The review finds that a strategy of reducing emissions through the 2020s could save more than £100bn, and the competitive risks of industry ‘off shoring’ in response to rising electricity prices are mitigated under current Government policies, which exempt electricity intensive companies from costs of power sector decarbonisation.

Young added: “If this budget review is endorsed without delay, it will underpin future growth from the low carbon sector which generated a trade surplus of £5.2bn last year. We wholeheartedly support the Committee’s conclusions and the opportunity this report provides to deliver the certainty essential for sustainable growth of the whole economy.”

Offering a construction industry perspective, the UK Green Building Council (UK GBC) responded to the review by calling for the Government to “stick to the targets it has set”.

UK GBC chief executive Paul King said: “Not only is this vital to ensure leadership on the international stage, but it’s essential to provide business with the confidence it needs to invest in a low carbon future. Nowhere is this more evident than the construction and property sector, which offers by far the most cost effective carbon cutting potential of any sector of the economy, yet has been plagued by Government constantly moving the goalposts on key policies”.
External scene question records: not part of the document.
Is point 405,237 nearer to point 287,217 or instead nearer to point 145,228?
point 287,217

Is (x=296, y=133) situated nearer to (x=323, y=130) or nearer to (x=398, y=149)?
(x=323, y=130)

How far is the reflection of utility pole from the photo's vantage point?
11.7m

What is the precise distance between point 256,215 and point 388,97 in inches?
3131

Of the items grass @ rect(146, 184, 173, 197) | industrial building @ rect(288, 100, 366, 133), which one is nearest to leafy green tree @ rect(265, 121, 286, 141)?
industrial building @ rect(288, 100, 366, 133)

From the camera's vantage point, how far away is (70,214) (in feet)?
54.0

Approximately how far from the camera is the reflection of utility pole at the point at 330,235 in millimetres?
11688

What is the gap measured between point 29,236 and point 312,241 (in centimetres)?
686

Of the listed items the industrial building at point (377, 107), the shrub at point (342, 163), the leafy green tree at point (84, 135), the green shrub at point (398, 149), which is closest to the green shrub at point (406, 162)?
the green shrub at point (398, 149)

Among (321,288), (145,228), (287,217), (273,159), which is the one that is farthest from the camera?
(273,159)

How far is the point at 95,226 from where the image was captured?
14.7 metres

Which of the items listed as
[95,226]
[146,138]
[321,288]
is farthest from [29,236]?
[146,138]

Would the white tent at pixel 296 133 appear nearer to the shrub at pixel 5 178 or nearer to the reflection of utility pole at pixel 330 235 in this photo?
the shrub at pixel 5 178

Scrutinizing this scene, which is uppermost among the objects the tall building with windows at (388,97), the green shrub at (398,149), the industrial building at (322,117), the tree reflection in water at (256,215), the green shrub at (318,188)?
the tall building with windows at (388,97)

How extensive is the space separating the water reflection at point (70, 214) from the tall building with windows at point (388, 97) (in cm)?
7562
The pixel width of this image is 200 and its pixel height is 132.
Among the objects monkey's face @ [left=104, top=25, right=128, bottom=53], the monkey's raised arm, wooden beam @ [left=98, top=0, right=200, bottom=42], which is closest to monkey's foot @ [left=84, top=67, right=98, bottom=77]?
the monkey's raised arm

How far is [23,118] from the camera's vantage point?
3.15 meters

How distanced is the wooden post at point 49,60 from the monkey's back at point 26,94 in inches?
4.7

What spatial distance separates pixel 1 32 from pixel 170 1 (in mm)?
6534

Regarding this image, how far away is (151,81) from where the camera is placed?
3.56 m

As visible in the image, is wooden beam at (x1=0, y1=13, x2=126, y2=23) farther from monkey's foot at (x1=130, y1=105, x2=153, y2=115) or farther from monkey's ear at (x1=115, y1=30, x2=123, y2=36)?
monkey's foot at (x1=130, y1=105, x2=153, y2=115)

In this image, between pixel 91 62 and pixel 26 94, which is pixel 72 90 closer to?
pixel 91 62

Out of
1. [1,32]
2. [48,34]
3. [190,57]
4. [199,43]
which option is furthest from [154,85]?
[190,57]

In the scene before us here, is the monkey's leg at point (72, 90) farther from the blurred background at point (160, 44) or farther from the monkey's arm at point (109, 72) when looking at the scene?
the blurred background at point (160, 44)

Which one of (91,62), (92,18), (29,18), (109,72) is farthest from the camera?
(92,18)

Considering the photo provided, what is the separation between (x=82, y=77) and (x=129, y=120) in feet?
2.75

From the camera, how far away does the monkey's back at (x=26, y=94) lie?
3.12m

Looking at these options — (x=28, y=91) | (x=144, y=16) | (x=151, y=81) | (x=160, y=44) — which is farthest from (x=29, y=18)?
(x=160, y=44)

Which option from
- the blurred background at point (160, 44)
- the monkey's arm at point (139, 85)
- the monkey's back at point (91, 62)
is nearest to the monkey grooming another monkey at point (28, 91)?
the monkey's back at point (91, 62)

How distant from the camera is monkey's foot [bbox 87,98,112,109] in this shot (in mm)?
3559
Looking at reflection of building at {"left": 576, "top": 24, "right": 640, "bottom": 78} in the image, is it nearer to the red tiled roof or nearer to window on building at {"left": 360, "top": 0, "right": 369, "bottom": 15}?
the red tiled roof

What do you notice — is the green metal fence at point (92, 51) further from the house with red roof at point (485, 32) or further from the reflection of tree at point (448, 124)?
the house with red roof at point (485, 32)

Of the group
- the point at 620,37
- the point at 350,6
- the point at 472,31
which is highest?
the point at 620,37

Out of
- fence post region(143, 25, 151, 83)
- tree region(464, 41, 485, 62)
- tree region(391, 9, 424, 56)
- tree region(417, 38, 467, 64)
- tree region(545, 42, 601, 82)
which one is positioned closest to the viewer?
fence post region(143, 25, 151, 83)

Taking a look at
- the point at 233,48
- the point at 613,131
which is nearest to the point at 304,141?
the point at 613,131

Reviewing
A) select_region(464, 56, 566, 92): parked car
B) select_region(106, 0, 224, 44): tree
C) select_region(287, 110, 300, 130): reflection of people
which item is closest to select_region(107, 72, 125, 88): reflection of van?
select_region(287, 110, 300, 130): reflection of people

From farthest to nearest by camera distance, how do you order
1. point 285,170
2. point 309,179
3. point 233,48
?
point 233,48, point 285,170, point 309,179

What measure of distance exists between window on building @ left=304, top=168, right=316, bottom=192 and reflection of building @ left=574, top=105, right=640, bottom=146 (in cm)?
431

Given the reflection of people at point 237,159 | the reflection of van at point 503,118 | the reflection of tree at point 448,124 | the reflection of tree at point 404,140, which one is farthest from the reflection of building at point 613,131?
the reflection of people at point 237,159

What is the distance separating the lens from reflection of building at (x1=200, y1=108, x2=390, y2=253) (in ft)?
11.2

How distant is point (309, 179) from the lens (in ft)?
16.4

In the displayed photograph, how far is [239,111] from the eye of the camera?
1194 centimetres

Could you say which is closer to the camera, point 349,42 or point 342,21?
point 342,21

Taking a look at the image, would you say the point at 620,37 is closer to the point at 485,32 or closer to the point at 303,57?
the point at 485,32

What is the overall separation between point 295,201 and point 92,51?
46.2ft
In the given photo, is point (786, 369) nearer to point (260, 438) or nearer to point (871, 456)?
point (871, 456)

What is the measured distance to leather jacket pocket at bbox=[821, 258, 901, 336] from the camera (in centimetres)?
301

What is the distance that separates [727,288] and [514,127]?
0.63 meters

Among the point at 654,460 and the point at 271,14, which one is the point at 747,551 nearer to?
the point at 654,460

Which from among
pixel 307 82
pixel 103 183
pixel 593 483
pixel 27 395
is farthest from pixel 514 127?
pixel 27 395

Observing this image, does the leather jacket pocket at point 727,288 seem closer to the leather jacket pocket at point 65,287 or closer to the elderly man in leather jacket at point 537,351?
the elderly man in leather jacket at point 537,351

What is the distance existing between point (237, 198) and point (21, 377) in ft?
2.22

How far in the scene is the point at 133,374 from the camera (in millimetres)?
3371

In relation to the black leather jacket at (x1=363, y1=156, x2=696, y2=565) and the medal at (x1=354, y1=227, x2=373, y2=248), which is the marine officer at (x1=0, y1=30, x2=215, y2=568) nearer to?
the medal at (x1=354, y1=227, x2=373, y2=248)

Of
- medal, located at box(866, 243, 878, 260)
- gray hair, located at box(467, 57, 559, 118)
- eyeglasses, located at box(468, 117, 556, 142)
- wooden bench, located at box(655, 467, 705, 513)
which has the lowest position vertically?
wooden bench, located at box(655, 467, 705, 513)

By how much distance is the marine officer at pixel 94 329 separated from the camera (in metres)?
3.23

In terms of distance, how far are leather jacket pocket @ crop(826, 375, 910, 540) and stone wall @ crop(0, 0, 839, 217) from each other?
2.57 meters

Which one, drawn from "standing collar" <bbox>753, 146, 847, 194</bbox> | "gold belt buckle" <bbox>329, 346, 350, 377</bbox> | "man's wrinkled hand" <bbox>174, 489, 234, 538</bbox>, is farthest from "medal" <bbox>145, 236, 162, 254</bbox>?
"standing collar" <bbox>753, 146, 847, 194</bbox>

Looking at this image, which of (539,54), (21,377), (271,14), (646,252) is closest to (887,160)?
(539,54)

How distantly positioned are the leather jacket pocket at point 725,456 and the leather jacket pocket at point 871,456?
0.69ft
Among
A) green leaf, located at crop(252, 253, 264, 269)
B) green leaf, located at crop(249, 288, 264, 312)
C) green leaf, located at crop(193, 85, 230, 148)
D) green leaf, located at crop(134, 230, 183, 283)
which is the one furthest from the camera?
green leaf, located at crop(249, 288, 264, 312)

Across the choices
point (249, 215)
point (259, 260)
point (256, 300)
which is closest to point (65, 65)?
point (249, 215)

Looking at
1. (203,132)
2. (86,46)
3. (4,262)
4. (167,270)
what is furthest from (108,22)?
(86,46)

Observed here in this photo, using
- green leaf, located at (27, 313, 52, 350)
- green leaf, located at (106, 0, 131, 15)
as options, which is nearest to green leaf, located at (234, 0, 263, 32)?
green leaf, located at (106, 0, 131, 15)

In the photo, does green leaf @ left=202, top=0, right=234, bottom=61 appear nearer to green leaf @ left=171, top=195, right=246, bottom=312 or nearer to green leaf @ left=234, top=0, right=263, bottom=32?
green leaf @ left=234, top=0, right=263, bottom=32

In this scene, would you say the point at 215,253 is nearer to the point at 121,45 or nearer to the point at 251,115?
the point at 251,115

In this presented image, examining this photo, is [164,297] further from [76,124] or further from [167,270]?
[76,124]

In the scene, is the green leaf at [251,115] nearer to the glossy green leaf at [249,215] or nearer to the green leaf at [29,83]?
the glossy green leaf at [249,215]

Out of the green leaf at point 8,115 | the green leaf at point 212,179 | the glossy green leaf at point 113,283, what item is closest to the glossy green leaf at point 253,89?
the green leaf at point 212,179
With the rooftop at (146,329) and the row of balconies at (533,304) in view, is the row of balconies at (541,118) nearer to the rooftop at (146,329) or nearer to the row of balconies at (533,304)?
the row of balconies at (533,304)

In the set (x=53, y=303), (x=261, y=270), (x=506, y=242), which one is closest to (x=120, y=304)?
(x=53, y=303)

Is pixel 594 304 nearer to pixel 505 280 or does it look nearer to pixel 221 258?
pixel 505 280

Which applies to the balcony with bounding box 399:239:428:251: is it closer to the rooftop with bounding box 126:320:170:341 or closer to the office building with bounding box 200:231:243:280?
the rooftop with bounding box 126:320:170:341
However, director of policy at EEF, the manufacturers’ organisation, Steve Radley, held a different standpoint, saying that industry as a whole will be “deeply concerned that the Committee on Climate Change is advising that the UK remains on a unilateral trajectory towards a 50% reduction in emissions”.

“With other EU members showing little appetite to match our ambitions, this will continue to push electricity prices above our competitors and risks pushing investment abroad,” said Radley.

“This move will do nothing to reduce EU or global emissions or strengthen our claims to global leadership. By signing up to cost increases that are out of line with our competition, the committee risks weakening our manufacturing base and undermining its policy of ‘leading by example’,” he added.

Radley called for the Government to demonstrate its understanding of the “competitiveness issues at stake” by undertaking a “hard-edged review” of the Committee’s evidence.